Work to complete:
**A)** Answer these questions from the passage on lead nurturing content, one answer per line:
(i) Who should take part in the webinar?
(ii) How often should the outbound campaigns run during the quarter?
(iii) Whose approach to repackaging and re-purposing content does the passage name?
**B)** Go on with the passage on lead nurturing content, picking up after its final sentence.
━━━ Excerpt to read ━━━
The formula to developing great content lies in having a variety of media tactics to deliver the primary message of the theme. For example one really good white paper (from a reputable 3rd party). Then develop a webinar on the white paper topic and have a client participate in the webinar (be sure to record so you can repeat and use in subsequent campaign waves). Also, develop one or more case studies, again focusing on that theme that can be dispersed via different mediums.

The key to lead nurturing programs lies in consistency so spend the entire quarter with bi-weekly outbound campaigns that highlight the theme, each with a different deliverable. First the white paper, then the webinar, then the case study, with links each time to the other content on that topic. We then repeat this process for at least two more quarters with various themes. You can listen to this podcast to hear more about this thought leadership approach and the results that were achieved for a client.

If you follow Brian Carroll and Ardath Albee’s approach to repackaging and re-purposing content, you will find that you already have most of the content you need to work with. The trick is how to package (or re-purpose) correctly to feed it to your target audience on a regular basis in varying ways (whitepaper, webinar, case study, blog post).
━━━ Data excerpt ━━━
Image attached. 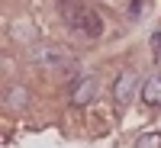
━━━
The answers:
**A)**
(i) A client.
(ii) Bi-weekly.
(iii) Brian Carroll and Ardath Albee.

**B)**
REMEMBER: it takes 7 to 9 proactive communications to get your buyer to opt-in and read the message or theme you are trying to deliver. Once they do that then your other complimentary content will have more appeal and increase the likelihood of launching the sales process.

It is very important to keep the approach of simplifying the lead nurturing process into something that is focused and meaningful to your potential buyers.

In our next installment of this lead nurturing series, we will discuss the other aspects of program development that you need to focus on to move from “average” to “good”.

Stay tuned.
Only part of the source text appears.